Le rat d’égout Nuril Basri

Les conséquences de raconter, dans une autre langue, sa vie et ses amours. Entre ironie, distanciation et auto-apitoiement, sous une fausse simplicité, dans une langue d’une banalité de prime abord agaçante, Le rat d’égout questionne ce que l’on attend d’un récit, nos perceptions de la littérature mondialisée et indonésienne, mais aussi des très grandes difficultés de dire son homosexualité dans son propre pays, de s’inventer sa propre récit dans les ambivalences de la séduction. Nuril Basri signe ici un roman bien plus malin qu’il n’y paraît.

Avouons avoir été bien près d’abandonner la lecture du Rat d’égout. Pour la pire et la meilleure des raisons en plus : son style. Ne fut-ce pour le plaisir de vous parler d’une nouvelle maison d’édition, Perspective cavalière (qui souhaite mettre en avant les littératures minoritaires, à cause de la géographie ou du genre), peut-être n’aurais-je pas persévéré. Tout paraît terriblement plat, au premier degré, comme déformé d’ailleurs par des tournures internet. Dans toute une partie du roman, on en vient à se demander si la platitude stylistique n’influe pas hélas sur le ressenti des sentiments, ordinaires , naïvement pourrions-nous penser, jusqu’au banal.

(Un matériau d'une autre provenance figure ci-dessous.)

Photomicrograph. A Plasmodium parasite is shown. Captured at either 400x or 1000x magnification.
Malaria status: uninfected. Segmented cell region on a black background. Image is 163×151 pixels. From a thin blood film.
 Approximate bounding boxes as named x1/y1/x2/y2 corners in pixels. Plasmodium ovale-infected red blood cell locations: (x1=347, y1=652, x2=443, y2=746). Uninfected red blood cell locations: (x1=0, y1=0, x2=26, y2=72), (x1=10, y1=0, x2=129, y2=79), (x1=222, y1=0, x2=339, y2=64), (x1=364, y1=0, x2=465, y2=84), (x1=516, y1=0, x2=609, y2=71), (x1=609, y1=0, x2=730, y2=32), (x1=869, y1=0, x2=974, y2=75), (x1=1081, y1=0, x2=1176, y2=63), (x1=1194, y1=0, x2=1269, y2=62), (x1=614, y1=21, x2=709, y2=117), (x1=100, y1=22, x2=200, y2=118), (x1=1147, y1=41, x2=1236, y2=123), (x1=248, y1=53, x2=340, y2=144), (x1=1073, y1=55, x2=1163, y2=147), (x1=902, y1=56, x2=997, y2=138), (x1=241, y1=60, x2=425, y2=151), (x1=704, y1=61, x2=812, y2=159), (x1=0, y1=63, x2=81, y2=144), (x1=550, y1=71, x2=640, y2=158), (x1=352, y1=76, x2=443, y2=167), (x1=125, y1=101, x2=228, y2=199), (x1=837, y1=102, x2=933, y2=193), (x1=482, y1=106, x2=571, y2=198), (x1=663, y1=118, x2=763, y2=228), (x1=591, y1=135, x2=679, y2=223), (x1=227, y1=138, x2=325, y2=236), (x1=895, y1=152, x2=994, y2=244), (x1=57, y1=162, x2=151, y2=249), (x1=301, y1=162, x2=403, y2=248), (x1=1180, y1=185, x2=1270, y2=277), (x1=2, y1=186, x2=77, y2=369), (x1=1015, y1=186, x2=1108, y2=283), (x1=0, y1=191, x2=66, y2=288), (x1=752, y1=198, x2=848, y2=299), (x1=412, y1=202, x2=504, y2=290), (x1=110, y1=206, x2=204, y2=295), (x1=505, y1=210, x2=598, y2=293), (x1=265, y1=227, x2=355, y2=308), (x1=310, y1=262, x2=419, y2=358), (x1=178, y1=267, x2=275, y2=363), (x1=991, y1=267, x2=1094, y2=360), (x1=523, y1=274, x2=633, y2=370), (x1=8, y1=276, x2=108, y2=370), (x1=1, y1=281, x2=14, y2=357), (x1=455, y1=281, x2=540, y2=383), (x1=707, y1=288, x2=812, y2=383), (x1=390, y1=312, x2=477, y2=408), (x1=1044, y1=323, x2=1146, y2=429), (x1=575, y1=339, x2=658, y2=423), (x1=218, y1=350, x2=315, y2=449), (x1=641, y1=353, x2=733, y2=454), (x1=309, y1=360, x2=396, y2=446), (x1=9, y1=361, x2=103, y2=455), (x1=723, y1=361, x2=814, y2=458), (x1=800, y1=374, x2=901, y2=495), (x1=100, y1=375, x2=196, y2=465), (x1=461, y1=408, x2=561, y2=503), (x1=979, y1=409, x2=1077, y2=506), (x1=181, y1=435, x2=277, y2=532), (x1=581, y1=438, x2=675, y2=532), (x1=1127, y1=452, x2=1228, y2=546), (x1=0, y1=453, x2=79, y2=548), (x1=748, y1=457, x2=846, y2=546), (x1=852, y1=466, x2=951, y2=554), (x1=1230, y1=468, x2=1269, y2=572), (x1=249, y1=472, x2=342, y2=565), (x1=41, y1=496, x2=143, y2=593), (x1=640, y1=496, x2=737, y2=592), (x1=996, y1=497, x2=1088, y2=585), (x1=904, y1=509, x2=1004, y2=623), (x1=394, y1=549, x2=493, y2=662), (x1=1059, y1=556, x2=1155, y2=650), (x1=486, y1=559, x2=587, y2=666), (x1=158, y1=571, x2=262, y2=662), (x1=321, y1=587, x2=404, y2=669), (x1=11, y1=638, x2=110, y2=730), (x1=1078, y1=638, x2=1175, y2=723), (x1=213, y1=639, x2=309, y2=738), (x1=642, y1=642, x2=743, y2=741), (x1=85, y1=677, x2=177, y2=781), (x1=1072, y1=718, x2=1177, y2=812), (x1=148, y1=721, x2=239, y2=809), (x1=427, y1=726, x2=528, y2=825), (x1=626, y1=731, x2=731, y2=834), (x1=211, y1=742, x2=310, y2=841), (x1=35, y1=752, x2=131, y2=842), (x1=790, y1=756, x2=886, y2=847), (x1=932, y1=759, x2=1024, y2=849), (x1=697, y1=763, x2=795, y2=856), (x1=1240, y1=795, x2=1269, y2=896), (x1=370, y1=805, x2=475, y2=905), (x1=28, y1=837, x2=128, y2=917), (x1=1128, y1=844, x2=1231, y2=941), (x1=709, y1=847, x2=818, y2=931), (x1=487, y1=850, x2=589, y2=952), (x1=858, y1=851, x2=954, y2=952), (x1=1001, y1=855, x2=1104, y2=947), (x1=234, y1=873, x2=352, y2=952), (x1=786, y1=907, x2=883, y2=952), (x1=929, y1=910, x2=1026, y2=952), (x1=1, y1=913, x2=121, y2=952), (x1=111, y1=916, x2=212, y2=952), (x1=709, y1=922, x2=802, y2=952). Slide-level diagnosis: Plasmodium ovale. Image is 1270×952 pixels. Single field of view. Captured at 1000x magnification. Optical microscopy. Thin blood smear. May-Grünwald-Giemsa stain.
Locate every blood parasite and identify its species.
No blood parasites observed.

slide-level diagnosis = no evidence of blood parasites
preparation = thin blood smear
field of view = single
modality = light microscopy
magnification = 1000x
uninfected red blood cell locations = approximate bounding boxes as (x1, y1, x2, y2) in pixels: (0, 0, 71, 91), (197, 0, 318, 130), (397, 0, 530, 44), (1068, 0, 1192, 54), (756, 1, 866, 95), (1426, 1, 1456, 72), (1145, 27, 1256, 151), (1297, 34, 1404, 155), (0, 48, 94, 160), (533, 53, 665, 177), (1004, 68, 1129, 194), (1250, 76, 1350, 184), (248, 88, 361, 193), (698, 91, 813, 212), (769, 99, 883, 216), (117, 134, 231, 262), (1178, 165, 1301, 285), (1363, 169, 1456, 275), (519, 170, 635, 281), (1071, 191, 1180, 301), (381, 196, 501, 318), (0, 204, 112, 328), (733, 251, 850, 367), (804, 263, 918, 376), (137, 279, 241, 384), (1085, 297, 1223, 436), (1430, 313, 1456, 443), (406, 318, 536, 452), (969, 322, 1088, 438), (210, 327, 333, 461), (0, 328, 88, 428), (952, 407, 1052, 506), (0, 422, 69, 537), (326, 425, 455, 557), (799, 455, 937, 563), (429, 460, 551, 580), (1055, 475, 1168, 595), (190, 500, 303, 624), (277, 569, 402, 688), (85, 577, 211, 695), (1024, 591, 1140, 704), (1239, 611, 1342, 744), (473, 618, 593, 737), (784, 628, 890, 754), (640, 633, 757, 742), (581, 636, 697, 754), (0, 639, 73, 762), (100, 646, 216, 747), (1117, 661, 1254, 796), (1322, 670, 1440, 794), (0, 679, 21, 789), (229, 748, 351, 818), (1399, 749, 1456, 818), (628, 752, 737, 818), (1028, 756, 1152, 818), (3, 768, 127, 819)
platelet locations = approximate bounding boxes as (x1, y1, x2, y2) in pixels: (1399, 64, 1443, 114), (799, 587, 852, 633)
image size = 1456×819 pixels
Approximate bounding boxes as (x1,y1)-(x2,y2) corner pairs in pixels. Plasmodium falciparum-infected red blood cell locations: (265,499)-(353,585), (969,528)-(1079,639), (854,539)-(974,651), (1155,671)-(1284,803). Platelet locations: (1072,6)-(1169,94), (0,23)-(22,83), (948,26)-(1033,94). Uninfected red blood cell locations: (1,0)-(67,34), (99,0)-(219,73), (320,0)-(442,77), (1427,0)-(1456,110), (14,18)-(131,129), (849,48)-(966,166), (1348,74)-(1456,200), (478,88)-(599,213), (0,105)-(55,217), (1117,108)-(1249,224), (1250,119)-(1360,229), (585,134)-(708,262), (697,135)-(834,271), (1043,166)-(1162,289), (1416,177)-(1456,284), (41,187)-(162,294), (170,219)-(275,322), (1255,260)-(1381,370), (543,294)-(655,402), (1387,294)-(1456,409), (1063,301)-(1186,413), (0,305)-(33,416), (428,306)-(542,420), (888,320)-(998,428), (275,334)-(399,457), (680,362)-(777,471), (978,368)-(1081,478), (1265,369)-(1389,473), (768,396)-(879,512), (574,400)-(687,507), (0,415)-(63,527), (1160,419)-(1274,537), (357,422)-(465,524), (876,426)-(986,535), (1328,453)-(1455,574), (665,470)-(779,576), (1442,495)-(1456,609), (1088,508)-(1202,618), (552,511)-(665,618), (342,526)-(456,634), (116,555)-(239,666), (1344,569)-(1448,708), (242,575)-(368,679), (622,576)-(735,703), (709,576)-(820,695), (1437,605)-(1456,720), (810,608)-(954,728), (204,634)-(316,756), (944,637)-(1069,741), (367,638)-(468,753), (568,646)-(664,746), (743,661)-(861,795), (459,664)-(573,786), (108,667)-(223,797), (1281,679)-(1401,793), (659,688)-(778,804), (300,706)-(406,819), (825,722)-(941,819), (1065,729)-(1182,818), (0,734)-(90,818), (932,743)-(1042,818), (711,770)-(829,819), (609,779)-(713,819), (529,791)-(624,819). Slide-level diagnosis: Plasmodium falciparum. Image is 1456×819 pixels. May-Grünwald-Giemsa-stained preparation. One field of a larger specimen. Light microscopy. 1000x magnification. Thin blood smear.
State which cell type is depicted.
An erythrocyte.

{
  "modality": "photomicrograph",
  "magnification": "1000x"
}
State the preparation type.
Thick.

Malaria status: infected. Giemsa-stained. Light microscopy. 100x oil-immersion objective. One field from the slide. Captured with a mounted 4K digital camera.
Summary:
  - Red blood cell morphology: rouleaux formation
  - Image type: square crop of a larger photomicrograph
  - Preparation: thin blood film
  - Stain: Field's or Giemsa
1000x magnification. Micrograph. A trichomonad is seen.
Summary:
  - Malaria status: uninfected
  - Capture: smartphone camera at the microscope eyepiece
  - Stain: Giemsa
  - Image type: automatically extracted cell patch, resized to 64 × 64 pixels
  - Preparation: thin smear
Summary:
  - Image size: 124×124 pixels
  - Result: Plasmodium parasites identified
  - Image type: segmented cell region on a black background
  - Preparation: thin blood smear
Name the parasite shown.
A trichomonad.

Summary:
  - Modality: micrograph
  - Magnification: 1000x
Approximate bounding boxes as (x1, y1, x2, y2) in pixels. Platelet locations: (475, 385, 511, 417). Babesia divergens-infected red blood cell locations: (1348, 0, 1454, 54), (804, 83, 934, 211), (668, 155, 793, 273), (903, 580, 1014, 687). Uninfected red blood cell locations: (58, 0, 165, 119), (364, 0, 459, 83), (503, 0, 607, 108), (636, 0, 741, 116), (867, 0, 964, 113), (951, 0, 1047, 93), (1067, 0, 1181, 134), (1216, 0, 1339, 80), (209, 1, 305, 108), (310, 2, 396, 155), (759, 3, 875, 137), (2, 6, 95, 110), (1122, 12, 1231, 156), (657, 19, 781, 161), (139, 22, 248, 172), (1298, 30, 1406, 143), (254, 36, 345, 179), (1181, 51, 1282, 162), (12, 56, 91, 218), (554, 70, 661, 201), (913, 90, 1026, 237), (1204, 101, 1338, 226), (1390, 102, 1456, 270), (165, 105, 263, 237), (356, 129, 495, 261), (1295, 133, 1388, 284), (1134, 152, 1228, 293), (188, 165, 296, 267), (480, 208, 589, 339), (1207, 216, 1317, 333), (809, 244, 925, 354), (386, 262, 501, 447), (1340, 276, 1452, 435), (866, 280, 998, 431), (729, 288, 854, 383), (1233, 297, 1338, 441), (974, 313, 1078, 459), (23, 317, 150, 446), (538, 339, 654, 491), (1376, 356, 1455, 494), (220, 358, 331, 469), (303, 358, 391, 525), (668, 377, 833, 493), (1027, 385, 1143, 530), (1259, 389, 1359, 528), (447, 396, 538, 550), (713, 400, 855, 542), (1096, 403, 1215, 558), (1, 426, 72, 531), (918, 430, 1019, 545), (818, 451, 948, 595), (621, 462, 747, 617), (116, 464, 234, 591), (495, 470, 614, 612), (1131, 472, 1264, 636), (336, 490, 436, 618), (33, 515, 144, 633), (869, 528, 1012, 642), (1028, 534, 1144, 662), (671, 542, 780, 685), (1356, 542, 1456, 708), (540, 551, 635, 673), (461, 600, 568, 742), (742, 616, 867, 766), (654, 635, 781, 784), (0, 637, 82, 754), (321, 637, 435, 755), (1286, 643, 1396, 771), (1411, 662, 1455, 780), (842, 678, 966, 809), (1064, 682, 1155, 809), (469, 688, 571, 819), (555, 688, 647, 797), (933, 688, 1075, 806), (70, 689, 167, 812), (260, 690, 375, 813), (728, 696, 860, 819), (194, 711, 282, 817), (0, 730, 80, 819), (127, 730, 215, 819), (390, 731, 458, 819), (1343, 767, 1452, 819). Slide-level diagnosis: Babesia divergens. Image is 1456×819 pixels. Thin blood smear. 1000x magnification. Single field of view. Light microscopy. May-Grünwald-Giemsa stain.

Préférons y voir une stratégie de l’auteur, une façon de nous mettre face à nos propres attentes et ce qu’elles peuvent avoir de stéréotypées. On en vient à se poser des questions aussi stupides que celle-ci : si le narrateur n’était pas gay et indonésien, accorderais-je vraiment de l’attention à cette histoire ? Question subsidiaire bien plus importante : pourquoi un récit gay devrait se prémunir d’une originalité plus grande ; pourquoi un récit indonésien ne pourrait-il pas expérimenter les apories de nos désirs, des fins prétendues de notre émancipation.

Pour apprécier pleinement ce livre, peut-être faut-il d’emblée révéler cette anecdote. Elle est d’ailleurs assez révélatrice de l’attitude que l’auteur entretient avec son personnage, un double dépréciatif. Il confesse écrire en anglais, à l’aide de Google Trad. Une pirouette provocatrice n’en doutons pas. Et pourtant révélatrice. Pas inutile peut-être de montrer que l’exigence du style est assez bourgeoise, révélatrice d’une culture, de son bien-être et de sa domination. Le narrateur n’a pas eu la chance de poursuivre une scolarité poussée. Cela n’en fait pas une raison pour qu’il soit épargné par le désir de dire. Insidieusement, on en vient à interroger ce choix d’une langue étrangère. Comme c’est notre seule référence, hélas, en littérature indonésienne, on pense au Buru Quartet où l’importance de la langue, hollandaise ou le malais, de ses différents registres, est centrale. Il faut alors penser l’empêchement sous-jacent : peut-on vraiment raconter son histoire dans sa propre langue, quelle censure dépassée, quels risques ? Notons que toutes les aventures du narrateur sont avec des occidentaux. Soulignons aussi que l’auteur se débrouille pour donner, derrière cette façade d’une littérature mondialisée, cette dose d’exotisme, de termes vernaculaires que le lecteur se croit en droit d’attendre. Nous n’aurons pas de touristique visite de Djakarta. Rien qu’une plongée de ceux qui évoluent en marge du milieu littéraire, survivent d’ailleurs dans des hôtels bon marché prévus pour les routards étrangers. Avec une grande malice, Nuril Basri poursuit ce dialogue entre deux civilisations. Son personnage part en tournée en Angleterre. Un auteur serait censé avoir un point de vue éclairé sur son pays, s’exprimer en spécialiste. Le rat d’égout met en scène un personnage qui jamais ne cherche à se faire plus intelligent, dépasse rarement son propre point de vue, mais interroge ainsi, simplement, ce qu’il vit. Dans sa dernière partie, le roman intéresse vraiment quand il met en œuvre l’illusion d’une écriture à chaud, en direct. Écrire sa vie pour la vivre. Roni rencontre Eliot, une amitié assez ambivalente suit. La séduction ne semble jamais très loin, Roni montre son admirable capacité d’admiration. Quel écrivain n’y serait pas sensible. Le roman joue alors la délicate partition d’un amour qui ne dit pas son nom, d’un éloignement, de la possibilité, qu’importe s’il est inventée, d’une fin heureuse.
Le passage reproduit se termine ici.